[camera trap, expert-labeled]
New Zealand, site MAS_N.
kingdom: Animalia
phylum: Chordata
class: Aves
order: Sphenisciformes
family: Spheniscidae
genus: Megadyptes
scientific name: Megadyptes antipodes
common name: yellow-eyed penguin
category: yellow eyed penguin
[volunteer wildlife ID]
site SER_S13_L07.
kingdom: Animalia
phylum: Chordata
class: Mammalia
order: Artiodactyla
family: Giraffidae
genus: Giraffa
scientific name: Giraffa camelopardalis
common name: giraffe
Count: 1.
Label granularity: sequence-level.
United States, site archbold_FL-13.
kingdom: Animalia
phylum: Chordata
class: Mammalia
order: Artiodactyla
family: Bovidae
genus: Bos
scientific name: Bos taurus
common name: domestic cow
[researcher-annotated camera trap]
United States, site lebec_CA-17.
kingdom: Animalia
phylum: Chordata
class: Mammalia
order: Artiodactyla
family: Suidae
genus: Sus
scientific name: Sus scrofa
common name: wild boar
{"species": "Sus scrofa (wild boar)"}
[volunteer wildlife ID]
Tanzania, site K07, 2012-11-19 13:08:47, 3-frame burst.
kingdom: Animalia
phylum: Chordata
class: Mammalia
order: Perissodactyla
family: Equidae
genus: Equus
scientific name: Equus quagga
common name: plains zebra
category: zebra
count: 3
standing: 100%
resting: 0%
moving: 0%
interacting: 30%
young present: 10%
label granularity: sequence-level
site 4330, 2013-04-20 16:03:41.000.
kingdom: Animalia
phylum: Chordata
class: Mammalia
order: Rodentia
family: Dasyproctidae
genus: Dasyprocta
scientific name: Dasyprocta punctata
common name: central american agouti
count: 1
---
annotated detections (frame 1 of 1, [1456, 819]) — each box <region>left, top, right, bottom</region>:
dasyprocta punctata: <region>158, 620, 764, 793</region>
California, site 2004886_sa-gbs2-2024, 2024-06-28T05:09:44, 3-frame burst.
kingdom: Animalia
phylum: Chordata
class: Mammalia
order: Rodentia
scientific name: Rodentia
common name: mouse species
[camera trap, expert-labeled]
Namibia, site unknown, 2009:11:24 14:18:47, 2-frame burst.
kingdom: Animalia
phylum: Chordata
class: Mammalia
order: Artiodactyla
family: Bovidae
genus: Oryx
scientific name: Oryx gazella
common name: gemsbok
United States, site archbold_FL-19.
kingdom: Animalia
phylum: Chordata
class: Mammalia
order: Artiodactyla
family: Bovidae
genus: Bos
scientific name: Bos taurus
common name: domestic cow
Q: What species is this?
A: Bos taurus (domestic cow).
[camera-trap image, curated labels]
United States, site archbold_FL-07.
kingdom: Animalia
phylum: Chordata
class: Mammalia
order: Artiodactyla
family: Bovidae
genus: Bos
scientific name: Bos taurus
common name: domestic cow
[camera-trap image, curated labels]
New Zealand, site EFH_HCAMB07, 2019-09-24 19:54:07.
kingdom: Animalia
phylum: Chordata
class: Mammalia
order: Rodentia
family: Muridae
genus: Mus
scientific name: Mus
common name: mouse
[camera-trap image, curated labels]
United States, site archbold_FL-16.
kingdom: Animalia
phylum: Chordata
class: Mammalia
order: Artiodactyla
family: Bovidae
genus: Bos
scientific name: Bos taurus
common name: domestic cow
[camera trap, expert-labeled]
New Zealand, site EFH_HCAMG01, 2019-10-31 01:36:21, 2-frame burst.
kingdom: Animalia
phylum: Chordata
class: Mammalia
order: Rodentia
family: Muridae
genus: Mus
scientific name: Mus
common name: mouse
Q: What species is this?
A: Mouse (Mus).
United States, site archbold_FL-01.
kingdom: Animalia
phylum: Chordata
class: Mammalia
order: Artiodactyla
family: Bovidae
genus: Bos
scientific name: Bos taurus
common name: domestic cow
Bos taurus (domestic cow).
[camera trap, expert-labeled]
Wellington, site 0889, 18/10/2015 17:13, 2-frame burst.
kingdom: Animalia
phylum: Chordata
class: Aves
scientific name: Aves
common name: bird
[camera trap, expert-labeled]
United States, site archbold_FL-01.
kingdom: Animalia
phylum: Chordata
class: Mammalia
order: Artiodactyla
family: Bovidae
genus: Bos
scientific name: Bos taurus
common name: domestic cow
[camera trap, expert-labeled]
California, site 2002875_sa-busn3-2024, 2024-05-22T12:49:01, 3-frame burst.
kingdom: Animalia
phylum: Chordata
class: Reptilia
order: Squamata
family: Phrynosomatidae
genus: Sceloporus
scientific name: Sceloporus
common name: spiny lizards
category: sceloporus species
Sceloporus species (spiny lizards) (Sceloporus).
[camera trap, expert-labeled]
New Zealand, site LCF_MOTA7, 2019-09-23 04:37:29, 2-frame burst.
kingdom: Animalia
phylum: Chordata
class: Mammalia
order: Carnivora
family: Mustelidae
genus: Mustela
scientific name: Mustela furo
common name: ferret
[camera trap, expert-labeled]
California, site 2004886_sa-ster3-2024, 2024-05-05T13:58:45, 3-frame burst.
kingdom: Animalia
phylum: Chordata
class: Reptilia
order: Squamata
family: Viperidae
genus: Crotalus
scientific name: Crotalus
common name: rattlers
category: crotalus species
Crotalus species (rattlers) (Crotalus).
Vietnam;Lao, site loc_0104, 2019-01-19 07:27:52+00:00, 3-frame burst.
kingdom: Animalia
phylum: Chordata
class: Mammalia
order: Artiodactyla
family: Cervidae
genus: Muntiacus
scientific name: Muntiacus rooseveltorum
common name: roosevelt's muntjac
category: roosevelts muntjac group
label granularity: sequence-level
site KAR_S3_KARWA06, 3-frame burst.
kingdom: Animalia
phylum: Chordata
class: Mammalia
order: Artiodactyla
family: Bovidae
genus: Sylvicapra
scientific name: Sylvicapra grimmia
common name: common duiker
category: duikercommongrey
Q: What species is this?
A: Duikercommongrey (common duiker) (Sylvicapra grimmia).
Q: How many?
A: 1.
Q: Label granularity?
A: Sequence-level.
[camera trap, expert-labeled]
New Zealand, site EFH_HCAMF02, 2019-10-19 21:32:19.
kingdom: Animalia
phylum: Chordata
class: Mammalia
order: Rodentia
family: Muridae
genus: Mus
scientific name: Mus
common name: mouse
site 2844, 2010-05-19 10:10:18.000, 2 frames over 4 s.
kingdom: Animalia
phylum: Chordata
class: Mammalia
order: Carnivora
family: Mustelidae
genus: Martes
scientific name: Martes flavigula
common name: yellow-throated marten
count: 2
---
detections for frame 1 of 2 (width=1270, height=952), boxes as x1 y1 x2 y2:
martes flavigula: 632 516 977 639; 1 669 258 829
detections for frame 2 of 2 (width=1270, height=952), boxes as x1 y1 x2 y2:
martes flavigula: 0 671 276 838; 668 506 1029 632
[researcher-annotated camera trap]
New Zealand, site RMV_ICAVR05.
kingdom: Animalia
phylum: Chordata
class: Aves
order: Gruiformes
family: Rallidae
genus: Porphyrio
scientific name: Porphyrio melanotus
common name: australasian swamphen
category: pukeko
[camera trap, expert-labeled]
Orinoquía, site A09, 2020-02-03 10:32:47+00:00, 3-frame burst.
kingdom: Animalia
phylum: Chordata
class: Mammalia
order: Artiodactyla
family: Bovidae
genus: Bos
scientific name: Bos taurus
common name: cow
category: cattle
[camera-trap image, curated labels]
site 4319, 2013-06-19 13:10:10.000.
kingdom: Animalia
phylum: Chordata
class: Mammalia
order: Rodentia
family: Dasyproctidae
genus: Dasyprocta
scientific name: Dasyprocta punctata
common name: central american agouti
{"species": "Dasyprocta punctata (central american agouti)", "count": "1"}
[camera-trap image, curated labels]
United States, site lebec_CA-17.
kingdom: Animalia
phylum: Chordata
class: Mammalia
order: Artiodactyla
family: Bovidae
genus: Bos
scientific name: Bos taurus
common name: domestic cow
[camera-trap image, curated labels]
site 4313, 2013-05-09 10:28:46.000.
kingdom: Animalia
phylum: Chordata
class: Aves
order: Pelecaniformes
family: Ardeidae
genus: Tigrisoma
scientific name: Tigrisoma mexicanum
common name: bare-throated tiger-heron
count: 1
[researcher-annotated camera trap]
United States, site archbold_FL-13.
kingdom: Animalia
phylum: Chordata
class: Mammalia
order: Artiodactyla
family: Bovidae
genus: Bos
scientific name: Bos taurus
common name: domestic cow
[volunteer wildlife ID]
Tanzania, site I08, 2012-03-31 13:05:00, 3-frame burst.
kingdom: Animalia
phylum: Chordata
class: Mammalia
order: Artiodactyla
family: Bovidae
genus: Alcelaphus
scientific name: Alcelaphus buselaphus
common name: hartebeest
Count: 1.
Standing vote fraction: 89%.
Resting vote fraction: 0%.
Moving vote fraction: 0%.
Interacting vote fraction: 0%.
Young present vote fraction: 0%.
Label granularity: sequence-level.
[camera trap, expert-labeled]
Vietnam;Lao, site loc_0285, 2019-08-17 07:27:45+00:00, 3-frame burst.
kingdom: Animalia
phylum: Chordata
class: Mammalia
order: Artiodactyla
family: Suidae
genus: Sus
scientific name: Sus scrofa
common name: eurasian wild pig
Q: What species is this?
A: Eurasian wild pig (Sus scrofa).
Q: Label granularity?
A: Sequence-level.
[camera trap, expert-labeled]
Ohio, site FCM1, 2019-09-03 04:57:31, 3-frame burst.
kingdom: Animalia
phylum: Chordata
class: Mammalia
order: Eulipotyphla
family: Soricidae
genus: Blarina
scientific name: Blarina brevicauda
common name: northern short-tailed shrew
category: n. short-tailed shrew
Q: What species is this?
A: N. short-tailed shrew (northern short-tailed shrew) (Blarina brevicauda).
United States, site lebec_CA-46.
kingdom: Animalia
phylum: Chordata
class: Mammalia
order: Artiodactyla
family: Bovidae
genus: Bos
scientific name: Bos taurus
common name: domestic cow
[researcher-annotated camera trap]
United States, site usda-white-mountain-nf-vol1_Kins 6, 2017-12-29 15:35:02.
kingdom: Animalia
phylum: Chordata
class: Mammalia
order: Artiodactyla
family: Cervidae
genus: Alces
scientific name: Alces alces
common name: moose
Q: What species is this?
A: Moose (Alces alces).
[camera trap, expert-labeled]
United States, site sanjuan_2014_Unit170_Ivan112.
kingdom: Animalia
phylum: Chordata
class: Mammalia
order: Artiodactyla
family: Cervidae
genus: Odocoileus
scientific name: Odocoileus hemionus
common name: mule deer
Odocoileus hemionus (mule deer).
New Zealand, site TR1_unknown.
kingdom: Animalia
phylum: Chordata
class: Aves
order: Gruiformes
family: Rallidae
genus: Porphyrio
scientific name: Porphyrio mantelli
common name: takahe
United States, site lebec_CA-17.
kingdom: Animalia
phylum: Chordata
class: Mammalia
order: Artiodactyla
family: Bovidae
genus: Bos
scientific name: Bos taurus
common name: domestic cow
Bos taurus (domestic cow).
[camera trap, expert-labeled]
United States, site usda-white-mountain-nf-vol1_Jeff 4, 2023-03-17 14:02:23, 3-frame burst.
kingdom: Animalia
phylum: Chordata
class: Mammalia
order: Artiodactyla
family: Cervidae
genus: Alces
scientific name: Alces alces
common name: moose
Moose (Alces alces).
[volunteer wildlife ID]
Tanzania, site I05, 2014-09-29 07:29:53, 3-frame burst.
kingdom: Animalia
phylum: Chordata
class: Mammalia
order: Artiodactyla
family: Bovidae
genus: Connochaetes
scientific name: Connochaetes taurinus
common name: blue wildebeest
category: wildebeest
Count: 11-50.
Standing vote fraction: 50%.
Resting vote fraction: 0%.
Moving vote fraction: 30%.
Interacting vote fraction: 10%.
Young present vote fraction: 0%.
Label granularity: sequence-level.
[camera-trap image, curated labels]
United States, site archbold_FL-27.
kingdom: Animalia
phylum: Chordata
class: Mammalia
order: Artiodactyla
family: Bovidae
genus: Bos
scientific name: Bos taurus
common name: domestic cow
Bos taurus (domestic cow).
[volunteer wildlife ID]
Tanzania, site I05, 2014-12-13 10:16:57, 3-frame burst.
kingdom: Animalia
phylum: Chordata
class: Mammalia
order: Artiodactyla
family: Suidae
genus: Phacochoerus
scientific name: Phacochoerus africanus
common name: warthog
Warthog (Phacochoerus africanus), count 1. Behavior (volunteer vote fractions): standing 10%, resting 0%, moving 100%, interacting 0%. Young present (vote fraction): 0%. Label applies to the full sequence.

□ □ □

Goal of the exercise » From the material above, copy exactly the lines between the line holding "A: Eurasian wild pig (Sus scrofa)." and the line holding "A: N. short-tailed", inclusive, and only those.

Answer box »
A: Eurasian wild pig (Sus scrofa).
Q: Label granularity?
A: Sequence-level.
[camera trap, expert-labeled]
Ohio, site FCM1, 2019-09-03 04:57:31, 3-frame burst.
kingdom: Animalia
phylum: Chordata
class: Mammalia
order: Eulipotyphla
family: Soricidae
genus: Blarina
scientific name: Blarina brevicauda
common name: northern short-tailed shrew
category: n. short-tailed shrew
Q: What species is this?
A: N. short-tailed shrew (northern short-tailed shrew) (Blarina brevicauda).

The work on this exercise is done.